Pre-process single-cell methylome data with sincei#
This tutorial uses a subset of data from the snmCAT-seq protocol presented in Luo et. al (2022)
We have pre-processed the dataset to aggregate the methylation counts in 10-kb bins, which we provide on figshare.
You can rename the downloaded and unzipped folder to snmC2Tseq_eckerlab
The the zip file contains a subfolder named luo2022_snmCATseq_10kbinned.tgz, which can be untared and the underlying files can be moved to another subfolder snmC2Tseq_eckerlab/10k_bin/binned_10kb_all/.
NOTES:
“unmeth” does not correspond to a proper column, it is the total number of reads per bin. You can check this by observing that the ratio of meth/unmeth maxes out at 0.5.
If the download command below fails, you may download the data directly from the figshare link above.
[ ]:
%%bash
# Download and unzip the pre-processed snmCAT-seq 10kb binned data
wget 26372467.zip https://figshare.com/ndownloader/files/26372467
gunzip 26372467.zip
mv 26372467 snmC2Tseq_eckerlab
tar -xvzf luo2022_snmCATseq_10kbinned.tgz
[1]:
import os, tqdm, math
import pandas as pd
import numpy as np
from joblib import Parallel, delayed
import matplotlib.pyplot as plt
data_type = 'HCGN'
1. 10k bin processing#
We have pre-processed the data to create a 10k-binned dataset. Here we import the single-sample sets and aggregate them into one dataset.
Filter by bin coverage#
We use sequencing depth as a first filter to select the bins we will keep for later analysis.
[3]:
def format_one_sample_depth(f, output_type='GCYN'):
# output_type: GCYN or HCGN
df = pd.read_csv(f, sep='\t').set_index('ctxt')
df = df.loc[output_type].set_index('binID')
df = df['unmeth']
df = df.loc[[e for e in df.index if type(e) is str]]
return ((output_type, f), df)
[ ]:
bin_dir = 'snmC2Tseq_eckerlab/binned_10kb_all/'
bin_depth_df = Parallel(n_jobs=32, verbose=0)(
delayed(format_one_sample_depth)(
os.path.join(bin_dir, f),
output_type=data_type
) for f in tqdm.tqdm(os.listdir(bin_dir))
)
bin_depth_df = pd.concat(dict(bin_depth_df), axis=1)
bin_depth_df = bin_depth_df.loc[
[e for e in bin_depth_df.index if type(e) is str or not math.isnan(e)]
]
100%|███████████████████████████████████████████████████████████████████████████████| 2107/2107 [04:01<00:00, 8.73it/s]
[ ]:
bin_depth_ranking_df = bin_depth_df.median(axis=1).sort_values()

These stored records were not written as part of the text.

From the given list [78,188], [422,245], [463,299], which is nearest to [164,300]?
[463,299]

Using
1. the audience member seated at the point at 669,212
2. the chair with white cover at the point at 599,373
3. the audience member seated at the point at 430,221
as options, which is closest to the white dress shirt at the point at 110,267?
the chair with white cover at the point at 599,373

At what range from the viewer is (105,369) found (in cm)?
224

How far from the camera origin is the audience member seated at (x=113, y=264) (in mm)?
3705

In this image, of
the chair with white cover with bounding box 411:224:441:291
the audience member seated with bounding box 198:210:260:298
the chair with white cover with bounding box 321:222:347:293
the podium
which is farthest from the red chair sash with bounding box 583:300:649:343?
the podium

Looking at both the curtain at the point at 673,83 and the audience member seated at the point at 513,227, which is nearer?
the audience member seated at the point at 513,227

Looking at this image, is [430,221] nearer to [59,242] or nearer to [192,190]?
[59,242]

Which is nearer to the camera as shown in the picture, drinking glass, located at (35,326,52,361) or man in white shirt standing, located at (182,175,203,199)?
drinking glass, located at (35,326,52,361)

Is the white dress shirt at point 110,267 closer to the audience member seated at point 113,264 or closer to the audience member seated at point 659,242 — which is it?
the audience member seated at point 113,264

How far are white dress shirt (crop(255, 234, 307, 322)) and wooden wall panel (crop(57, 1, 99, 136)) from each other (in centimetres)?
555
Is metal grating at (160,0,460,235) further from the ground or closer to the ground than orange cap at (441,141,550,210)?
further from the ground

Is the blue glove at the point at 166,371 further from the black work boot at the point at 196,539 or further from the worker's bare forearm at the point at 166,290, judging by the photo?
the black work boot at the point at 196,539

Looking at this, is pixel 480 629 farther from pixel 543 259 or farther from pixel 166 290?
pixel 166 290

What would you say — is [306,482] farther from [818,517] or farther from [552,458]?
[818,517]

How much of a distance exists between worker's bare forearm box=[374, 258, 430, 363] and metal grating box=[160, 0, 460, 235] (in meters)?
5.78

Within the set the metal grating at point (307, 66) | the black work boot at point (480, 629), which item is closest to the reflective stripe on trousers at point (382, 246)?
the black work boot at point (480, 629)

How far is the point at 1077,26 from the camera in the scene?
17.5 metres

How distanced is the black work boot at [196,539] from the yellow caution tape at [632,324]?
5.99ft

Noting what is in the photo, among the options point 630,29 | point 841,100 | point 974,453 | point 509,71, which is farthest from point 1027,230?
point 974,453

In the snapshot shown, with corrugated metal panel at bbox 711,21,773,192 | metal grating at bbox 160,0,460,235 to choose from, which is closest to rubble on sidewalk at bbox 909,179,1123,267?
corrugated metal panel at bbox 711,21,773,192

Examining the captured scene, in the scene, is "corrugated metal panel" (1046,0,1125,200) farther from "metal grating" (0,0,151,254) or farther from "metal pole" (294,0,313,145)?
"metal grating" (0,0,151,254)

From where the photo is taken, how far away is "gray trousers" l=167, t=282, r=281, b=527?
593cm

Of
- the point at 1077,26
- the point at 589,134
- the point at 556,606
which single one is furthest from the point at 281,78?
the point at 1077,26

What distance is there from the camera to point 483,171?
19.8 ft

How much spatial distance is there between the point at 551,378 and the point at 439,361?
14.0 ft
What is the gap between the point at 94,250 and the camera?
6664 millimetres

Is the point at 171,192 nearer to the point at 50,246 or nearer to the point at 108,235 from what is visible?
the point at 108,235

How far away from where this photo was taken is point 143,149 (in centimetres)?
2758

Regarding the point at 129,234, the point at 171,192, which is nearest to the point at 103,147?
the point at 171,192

plt.plot(bin_depth_ranking_df.values)
plt.axhline(bin_depth_ranking_df.tail(10000).values[0], linewidth=3, color='black')
plt.ylabel('Mean depth per bin', fontsize=15)
plt.xlabel('Bins', fontsize=15)
plt.yscale('log')
relevant_bins = bin_depth_ranking_df.tail(10000).index
relevant_bins = np.array(relevant_bins).astype(str)
relevant_bins = relevant_bins[relevant_bins != 'nan']
np.savetxt(f"snmC2Tseq_eckerlab/top_bins_{data_type}.txt", relevant_bins.astype(str), fmt='%s')
[ ]:
relevant_bins = np.loadtxt(f"snmC2Tseq_eckerlab/top_bins_{data_type}.txt", dtype=str)
Import methylation ratio#
[ ]:
def format_one_sample_ratio(f, output_type='GCYN', relevant_bins=None):
# output_type: GCYN or HCGN
df = pd.read_csv(f, sep='\t').set_index('ctxt')
df = df.loc[output_type].set_index('binID')
# Keep relevant bins
if relevant_bins is not None:
df = df.loc[np.intersect1d(df.index.astype(str), relevant_bins)]
# Recompute ratio (not well computed in the tool, leading to a cap at 0.5).
df['ratio'] = df['meth'] / df['unmeth']
df = df['ratio']
df = df.loc[[e for e in df.index if type(e) is str]]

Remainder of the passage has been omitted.